What can employers deduct? Deductible travel expenses include, but are not limited to:
- Transportation expenses, such as air, rail or bus fares, or the costs of operating and maintaining a car;
- Taxi fares or other local transportation expenses;
- Baggage charges;
- Hotel or other lodging expenses;
- Meal expenses (subject to the rules discussed below);
- Dry cleaning and laundry expenses; and
- Telephone or computer rental expenses.
To substantiate these expenses, employees must keep credit card receipts, canceled checks, bills or other adequate records for all lodging, as well as other travel expenses greater than $75 (although some employers require documentation of all expenses). These records should show the amount, date, place and essential character of the expense.
Ordinarily, business meals (including those consumed while traveling) are 50% deductible. However, under the Consolidated Appropriations Act of 2020, otherwise eligible business meals provided by a restaurant (including carryout) are 100% deductible for 2021 and 2022.
Employers can deduct the cost of meals employees eat alone when traveling. You are also permitted to take a deduction for meals if: 1) A business owner or employee is present; 2) The meal is provided to a business contact (such as a customer, prospect, consultant or vendor); 3) The meal serves an ordinary and necessary business purpose; and 4) The meal is not lavish or extravagant.
Entertainment expenses are not deductible. But employers may deduct the cost of food or beverages provided during an entertainment activity if they are purchased separately or stated separately on a receipt or invoice.
Allocation of business and pleasure expenses
If you have employees who travel in the United States primarily for business, but also spend some time on personal activities, you can deduct the full cost of their airfare or other transportation to and from the destination. However, lodging, meal and other qualified business expenses are deductible only for the business portion of the trip.

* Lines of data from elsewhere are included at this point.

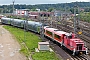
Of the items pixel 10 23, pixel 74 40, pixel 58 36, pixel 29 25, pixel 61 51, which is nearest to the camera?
pixel 74 40

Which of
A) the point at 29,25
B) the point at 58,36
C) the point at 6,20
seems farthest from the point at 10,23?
the point at 58,36

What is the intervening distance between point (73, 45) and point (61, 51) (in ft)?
16.5

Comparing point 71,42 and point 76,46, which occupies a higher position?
point 71,42

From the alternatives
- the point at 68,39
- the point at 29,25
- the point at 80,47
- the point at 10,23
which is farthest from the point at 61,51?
the point at 10,23

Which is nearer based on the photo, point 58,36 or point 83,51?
point 83,51

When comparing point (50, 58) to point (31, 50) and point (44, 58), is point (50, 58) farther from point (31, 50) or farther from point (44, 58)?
point (31, 50)

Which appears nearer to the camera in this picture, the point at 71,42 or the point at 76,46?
the point at 76,46

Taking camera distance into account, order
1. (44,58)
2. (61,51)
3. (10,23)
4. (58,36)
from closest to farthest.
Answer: (44,58), (61,51), (58,36), (10,23)

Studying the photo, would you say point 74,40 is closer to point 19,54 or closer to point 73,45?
point 73,45

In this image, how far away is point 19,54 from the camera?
37.2m

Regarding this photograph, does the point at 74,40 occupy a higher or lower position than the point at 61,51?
higher

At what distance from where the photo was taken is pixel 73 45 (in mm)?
35438

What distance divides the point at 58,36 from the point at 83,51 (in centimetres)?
910

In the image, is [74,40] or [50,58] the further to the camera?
[74,40]
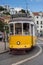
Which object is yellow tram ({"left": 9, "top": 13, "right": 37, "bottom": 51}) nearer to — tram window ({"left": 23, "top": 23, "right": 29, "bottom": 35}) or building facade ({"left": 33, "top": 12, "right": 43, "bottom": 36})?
tram window ({"left": 23, "top": 23, "right": 29, "bottom": 35})

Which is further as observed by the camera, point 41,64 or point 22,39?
point 22,39

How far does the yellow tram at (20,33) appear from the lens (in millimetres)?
22531

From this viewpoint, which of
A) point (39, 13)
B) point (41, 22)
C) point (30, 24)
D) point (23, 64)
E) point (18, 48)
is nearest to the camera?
point (23, 64)

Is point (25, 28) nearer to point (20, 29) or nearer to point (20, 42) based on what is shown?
point (20, 29)

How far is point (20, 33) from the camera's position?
2320 cm

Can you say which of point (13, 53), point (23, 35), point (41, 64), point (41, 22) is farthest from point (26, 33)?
point (41, 22)

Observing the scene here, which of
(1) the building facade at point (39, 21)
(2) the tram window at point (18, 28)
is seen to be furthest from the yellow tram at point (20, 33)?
(1) the building facade at point (39, 21)

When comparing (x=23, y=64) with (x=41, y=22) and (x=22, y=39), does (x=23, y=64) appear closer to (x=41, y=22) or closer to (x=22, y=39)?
(x=22, y=39)

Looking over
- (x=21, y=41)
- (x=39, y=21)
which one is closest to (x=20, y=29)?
(x=21, y=41)

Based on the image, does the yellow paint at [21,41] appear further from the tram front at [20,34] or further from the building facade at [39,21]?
the building facade at [39,21]

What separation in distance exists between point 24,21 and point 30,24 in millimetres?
683

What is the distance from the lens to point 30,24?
24062 millimetres

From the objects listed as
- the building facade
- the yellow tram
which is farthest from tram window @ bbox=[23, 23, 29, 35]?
the building facade

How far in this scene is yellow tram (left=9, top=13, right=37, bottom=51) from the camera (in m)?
22.5
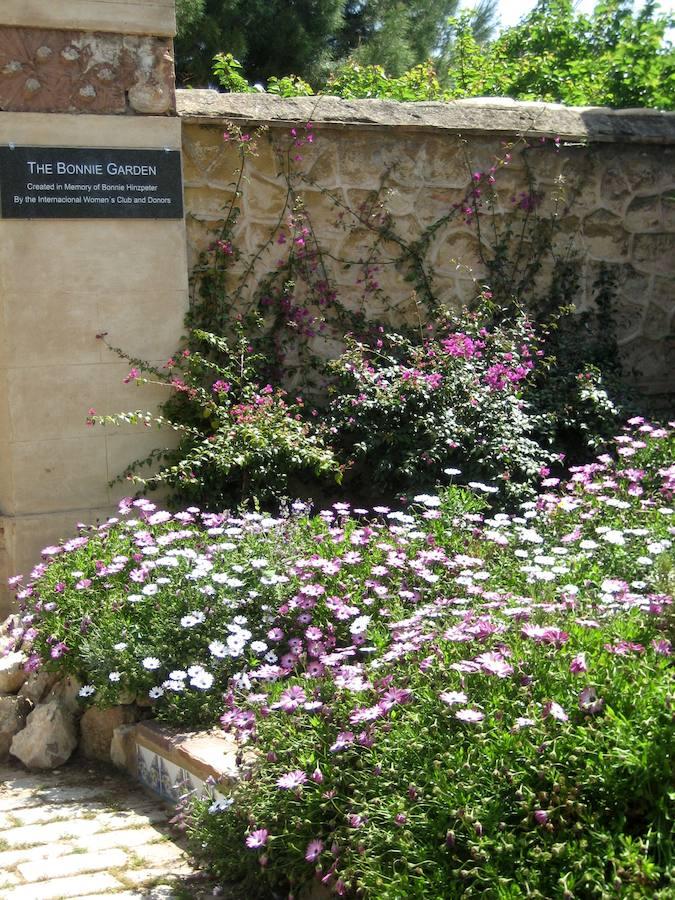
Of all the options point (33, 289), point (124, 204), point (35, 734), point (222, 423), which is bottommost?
point (35, 734)

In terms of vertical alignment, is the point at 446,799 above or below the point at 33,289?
below

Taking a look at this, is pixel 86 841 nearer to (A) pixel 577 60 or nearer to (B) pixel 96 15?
(B) pixel 96 15

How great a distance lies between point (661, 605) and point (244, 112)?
3.78 meters

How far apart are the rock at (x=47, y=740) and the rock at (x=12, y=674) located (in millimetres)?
362

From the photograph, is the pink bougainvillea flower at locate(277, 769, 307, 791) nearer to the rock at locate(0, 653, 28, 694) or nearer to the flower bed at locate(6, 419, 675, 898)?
the flower bed at locate(6, 419, 675, 898)

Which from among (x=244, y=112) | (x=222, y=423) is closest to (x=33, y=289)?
(x=222, y=423)

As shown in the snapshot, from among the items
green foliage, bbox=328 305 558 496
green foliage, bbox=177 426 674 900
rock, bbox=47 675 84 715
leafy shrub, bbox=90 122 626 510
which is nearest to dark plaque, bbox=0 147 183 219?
leafy shrub, bbox=90 122 626 510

Typically, a trip is considered primarily for business if the employee spends more time on business activities than on personal activities — for example, if he or she spends five days at business meetings followed by a weekend at the beach. If a trip is primarily for pleasure, travel expenses are not deductible, although employers may still write off otherwise deductible expenses for business activities during the stay.
Revisit your expense policies
The rules for deducting travel and other business expenses are complex. Instead of deducting actual travel expenses, some businesses simplify the process by providing employees with allowances for lodging, meal and incidental expenses based on federal per-diem rates. If you or your employees have business trips planned soon, review your travel expense policies and consider updating them to maximize your tax benefits and minimize the administrative hassles.
Sidebar: Do you have an accountable plan?
The Tax Cuts and Jobs Act eliminated most miscellaneous itemized deductions, including unreimbursed employee business expenses, through 2025. The best way for employers to ease this burden on employees is to reimburse their business expenses. The employer deducts the expense and the employee is not taxed if the reimbursement is made pursuant to an “accountable plan.”
A plan is accountable if it requires:
- Reimbursed expenses to have a business purpose; and
- Employees to meet certain requirements for substantiating expenses and pay back any excess reimbursements within a reasonable time.
Absent an accountable plan, reimbursements received by employees for business expenses are treated as wages subject to income and payroll taxes.